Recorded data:
#####
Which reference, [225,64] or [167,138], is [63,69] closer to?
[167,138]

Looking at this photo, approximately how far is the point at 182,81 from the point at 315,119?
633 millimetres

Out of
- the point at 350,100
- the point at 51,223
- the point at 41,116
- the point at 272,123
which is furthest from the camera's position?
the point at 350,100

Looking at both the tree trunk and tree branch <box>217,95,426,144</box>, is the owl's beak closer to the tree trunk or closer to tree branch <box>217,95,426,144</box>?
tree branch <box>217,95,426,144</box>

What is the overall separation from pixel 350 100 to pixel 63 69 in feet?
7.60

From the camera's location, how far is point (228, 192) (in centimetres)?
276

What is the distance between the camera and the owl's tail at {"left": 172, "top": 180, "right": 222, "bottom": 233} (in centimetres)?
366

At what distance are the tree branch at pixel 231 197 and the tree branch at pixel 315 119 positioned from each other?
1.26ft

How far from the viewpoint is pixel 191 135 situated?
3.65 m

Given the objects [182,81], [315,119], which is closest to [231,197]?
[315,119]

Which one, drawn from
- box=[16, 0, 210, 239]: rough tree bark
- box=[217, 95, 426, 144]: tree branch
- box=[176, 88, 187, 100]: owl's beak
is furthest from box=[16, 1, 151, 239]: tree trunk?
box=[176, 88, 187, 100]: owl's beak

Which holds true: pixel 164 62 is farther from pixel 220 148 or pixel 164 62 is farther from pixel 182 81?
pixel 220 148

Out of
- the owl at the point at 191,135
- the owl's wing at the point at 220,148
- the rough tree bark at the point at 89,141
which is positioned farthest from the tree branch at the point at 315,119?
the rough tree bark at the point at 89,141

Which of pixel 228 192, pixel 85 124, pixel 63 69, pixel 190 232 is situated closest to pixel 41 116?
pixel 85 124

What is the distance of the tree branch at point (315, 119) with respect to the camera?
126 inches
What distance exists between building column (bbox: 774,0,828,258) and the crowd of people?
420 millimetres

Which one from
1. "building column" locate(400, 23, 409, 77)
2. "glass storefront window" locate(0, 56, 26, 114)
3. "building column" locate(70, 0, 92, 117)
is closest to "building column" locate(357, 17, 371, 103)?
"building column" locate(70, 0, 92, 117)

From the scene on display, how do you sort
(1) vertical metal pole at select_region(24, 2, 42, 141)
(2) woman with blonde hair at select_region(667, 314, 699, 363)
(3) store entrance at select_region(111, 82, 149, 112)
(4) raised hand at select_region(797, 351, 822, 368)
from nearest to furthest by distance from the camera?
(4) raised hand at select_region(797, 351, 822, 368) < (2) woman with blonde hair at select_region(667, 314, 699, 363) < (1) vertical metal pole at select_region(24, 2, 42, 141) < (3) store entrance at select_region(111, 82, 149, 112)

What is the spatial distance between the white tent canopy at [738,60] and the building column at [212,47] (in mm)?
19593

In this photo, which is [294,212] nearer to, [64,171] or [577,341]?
#####
* [Exercise details]: Copy the entries from the start up to and including the line with "633 millimetres", swapping "approximately" for "roughly" and changing nothing else.

* [Response below]:
Which reference, [225,64] or [167,138], is [63,69] closer to?
[167,138]

Looking at this photo, roughly how far is the point at 182,81 from the point at 315,119?
633 millimetres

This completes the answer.